## Exercise
Determine how many lines of the listing below include the string "Tanzania". Output the number and nothing more.

## Material supplied

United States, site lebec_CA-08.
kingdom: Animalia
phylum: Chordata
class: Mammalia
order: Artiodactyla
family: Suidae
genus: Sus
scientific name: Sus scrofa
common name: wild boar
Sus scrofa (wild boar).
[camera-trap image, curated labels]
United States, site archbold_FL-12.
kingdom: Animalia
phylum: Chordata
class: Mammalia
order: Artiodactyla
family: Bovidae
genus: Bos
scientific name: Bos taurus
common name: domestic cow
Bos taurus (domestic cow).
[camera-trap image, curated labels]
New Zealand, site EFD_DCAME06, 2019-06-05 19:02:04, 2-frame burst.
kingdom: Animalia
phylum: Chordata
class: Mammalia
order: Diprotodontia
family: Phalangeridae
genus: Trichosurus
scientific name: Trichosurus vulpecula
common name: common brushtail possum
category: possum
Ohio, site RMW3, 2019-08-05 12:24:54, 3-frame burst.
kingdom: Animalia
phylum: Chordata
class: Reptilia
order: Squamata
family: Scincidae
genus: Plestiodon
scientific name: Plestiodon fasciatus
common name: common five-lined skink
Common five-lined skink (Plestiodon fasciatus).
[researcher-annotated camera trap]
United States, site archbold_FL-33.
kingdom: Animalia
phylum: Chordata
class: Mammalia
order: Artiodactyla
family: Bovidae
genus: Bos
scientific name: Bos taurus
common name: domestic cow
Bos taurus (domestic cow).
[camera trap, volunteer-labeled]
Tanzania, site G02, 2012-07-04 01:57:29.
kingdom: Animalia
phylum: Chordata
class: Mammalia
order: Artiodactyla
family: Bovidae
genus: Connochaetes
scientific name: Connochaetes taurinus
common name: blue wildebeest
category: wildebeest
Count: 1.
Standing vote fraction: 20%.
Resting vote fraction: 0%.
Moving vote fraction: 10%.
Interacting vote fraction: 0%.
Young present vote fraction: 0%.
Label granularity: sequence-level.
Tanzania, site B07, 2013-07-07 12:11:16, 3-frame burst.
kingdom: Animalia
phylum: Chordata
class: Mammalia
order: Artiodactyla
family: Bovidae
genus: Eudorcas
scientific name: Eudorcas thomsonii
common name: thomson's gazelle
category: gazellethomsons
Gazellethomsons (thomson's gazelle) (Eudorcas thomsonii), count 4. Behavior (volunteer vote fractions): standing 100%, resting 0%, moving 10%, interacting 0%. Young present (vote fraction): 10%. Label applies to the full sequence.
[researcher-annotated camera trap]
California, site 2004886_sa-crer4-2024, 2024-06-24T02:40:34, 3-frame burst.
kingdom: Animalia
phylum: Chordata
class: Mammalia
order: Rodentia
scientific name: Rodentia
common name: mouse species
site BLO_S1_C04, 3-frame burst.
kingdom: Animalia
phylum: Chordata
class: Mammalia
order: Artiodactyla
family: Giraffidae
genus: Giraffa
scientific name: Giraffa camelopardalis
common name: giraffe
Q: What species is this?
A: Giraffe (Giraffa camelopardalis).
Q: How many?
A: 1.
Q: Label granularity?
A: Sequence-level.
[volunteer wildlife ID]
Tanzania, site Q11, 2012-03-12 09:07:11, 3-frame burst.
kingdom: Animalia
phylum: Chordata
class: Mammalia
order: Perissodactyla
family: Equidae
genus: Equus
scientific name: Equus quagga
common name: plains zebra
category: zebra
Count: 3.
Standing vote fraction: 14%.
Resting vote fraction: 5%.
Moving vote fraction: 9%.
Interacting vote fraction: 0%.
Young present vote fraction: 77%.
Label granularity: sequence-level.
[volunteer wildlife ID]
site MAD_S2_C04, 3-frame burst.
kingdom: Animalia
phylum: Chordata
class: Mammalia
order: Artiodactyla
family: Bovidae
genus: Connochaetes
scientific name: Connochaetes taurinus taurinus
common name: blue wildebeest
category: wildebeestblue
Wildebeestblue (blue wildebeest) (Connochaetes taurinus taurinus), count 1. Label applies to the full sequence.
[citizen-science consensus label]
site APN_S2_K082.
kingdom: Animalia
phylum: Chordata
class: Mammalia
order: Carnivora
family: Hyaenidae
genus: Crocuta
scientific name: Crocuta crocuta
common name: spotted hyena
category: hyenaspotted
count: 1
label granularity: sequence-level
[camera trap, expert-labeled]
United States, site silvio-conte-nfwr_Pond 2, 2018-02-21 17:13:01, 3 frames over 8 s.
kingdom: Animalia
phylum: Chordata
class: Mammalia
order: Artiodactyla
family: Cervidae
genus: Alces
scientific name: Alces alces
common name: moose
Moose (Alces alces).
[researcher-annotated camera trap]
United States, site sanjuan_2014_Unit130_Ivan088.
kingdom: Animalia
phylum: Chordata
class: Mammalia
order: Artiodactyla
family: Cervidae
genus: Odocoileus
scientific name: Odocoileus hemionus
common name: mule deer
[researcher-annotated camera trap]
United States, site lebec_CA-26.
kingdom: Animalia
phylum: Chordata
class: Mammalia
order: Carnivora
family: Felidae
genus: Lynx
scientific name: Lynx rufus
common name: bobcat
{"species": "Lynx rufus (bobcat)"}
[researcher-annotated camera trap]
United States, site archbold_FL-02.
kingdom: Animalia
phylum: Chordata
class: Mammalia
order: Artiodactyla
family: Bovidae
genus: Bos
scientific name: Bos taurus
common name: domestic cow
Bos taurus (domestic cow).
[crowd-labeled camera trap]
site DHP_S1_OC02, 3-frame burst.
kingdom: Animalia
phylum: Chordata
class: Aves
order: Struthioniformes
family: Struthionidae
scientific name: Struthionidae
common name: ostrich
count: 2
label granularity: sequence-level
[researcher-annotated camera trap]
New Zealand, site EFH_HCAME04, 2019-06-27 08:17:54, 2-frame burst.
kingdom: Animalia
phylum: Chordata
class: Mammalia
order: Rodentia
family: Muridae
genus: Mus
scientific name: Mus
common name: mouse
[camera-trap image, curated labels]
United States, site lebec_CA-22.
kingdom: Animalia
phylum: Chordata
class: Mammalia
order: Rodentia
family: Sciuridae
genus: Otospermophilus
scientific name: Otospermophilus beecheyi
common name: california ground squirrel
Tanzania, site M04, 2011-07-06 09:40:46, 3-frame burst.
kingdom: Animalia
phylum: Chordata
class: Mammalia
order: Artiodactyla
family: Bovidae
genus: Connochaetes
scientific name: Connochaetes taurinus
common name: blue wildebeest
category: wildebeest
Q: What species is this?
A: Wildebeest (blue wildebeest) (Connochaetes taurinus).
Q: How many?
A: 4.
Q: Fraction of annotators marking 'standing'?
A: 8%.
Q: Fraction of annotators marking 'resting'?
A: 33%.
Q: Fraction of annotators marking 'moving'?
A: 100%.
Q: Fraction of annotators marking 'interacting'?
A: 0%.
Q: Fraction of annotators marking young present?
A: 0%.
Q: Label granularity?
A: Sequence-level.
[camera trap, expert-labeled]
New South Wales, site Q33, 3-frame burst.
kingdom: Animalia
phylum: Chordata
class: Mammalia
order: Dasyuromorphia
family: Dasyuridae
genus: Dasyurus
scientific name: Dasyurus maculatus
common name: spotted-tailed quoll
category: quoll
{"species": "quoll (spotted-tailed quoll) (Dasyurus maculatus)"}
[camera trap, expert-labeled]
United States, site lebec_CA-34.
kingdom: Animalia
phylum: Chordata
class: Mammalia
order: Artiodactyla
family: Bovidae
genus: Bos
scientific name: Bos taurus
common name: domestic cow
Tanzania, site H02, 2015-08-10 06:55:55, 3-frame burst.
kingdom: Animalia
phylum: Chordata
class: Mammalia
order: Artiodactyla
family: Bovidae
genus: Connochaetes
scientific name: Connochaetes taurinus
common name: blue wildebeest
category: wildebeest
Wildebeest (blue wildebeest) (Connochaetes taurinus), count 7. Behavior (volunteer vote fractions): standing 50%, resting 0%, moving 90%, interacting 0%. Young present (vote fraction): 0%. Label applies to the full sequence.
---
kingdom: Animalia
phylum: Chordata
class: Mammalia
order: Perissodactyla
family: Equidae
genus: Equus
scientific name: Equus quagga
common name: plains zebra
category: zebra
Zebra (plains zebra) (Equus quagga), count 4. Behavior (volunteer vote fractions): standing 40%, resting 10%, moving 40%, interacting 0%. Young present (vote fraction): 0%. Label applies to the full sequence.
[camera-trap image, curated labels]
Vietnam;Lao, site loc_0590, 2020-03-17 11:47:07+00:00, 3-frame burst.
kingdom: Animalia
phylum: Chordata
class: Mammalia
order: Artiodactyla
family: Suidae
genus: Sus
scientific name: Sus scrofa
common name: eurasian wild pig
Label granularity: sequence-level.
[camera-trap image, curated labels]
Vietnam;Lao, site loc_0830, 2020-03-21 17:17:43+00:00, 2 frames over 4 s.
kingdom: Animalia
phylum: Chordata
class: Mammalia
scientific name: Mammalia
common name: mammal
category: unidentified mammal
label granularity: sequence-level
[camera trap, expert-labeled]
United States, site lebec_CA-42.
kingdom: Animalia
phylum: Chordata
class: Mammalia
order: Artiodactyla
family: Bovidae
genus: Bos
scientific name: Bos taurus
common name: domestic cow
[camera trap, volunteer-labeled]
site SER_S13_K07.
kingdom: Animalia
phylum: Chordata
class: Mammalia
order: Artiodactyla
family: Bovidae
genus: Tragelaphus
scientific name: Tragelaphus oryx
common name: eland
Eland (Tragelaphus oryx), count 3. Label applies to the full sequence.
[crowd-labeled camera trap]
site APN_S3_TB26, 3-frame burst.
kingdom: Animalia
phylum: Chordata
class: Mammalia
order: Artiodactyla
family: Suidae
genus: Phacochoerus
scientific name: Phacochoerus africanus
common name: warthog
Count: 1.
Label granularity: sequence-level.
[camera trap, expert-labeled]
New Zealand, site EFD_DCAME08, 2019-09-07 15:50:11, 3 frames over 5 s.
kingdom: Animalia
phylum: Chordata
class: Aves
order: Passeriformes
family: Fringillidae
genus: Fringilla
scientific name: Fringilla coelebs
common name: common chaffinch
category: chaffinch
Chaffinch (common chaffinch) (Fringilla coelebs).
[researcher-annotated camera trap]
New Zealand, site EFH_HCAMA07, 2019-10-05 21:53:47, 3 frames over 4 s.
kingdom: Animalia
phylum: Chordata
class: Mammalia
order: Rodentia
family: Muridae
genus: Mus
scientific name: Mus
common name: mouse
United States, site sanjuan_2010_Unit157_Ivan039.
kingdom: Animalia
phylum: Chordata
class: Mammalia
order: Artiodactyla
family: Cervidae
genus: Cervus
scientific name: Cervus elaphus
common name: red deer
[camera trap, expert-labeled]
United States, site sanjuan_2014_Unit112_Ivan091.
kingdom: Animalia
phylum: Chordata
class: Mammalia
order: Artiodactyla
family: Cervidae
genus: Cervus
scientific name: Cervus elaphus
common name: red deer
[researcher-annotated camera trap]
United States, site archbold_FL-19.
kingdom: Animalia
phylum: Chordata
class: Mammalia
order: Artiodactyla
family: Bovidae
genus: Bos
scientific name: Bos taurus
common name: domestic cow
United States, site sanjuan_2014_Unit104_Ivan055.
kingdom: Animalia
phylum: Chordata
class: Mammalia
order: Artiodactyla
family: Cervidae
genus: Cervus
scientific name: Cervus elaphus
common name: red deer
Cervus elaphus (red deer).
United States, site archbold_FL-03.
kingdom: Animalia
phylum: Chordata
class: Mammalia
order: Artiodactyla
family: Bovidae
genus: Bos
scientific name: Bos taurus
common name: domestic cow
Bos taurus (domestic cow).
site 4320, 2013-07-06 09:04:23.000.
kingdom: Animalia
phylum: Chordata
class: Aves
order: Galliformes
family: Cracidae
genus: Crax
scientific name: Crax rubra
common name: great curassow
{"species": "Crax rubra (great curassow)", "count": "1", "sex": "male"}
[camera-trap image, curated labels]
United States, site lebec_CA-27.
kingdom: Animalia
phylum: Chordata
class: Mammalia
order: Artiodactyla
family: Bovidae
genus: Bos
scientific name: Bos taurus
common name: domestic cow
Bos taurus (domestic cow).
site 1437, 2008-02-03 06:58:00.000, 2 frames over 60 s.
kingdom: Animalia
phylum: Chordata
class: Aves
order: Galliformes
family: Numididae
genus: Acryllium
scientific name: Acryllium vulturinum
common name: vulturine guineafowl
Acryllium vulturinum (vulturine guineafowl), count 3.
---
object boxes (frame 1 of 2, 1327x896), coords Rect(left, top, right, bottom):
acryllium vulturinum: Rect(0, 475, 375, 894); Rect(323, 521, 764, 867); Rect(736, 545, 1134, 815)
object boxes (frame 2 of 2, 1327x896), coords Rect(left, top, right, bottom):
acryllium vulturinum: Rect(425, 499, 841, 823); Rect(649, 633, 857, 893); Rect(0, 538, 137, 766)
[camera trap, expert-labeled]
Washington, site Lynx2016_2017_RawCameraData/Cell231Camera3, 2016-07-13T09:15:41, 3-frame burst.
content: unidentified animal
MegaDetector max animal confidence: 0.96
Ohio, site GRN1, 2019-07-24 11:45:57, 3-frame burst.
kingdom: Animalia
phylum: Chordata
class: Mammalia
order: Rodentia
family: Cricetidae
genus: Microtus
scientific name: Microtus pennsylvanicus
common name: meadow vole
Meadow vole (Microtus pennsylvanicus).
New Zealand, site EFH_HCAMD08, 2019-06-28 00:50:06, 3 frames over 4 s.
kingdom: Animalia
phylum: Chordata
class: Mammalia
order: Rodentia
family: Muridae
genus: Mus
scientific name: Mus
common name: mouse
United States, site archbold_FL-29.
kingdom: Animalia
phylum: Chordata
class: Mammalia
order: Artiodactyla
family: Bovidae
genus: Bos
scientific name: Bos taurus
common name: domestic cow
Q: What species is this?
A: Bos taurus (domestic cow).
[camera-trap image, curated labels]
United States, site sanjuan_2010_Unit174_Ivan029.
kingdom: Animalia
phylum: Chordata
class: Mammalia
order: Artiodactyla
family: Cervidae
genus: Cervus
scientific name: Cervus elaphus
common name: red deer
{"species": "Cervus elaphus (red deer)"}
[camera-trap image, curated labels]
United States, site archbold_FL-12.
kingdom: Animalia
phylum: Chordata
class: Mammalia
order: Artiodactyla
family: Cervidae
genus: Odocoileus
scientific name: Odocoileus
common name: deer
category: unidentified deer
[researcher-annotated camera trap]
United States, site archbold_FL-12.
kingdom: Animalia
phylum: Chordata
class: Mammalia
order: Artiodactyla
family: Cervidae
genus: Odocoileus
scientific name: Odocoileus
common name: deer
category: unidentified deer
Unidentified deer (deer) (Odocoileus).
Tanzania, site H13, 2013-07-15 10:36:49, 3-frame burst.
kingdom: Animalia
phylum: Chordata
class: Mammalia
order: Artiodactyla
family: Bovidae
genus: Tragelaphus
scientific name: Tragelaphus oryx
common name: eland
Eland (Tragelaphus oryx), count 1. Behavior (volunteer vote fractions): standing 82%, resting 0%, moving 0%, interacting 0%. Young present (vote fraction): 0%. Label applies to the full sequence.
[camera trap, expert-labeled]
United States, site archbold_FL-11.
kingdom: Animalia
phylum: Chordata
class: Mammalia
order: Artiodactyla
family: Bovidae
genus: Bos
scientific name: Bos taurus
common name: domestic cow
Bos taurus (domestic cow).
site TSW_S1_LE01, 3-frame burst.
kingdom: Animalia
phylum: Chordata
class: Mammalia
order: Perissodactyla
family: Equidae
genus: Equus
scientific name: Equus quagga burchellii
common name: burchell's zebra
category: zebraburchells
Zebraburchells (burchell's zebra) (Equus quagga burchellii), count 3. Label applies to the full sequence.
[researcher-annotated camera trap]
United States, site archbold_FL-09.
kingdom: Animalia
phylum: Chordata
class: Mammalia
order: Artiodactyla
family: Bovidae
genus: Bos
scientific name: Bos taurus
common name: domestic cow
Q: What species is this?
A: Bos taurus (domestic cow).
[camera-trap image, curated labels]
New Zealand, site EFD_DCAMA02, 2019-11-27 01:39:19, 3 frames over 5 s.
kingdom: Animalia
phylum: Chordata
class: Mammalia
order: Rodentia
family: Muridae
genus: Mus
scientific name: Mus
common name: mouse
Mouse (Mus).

## Answer to the exercise
6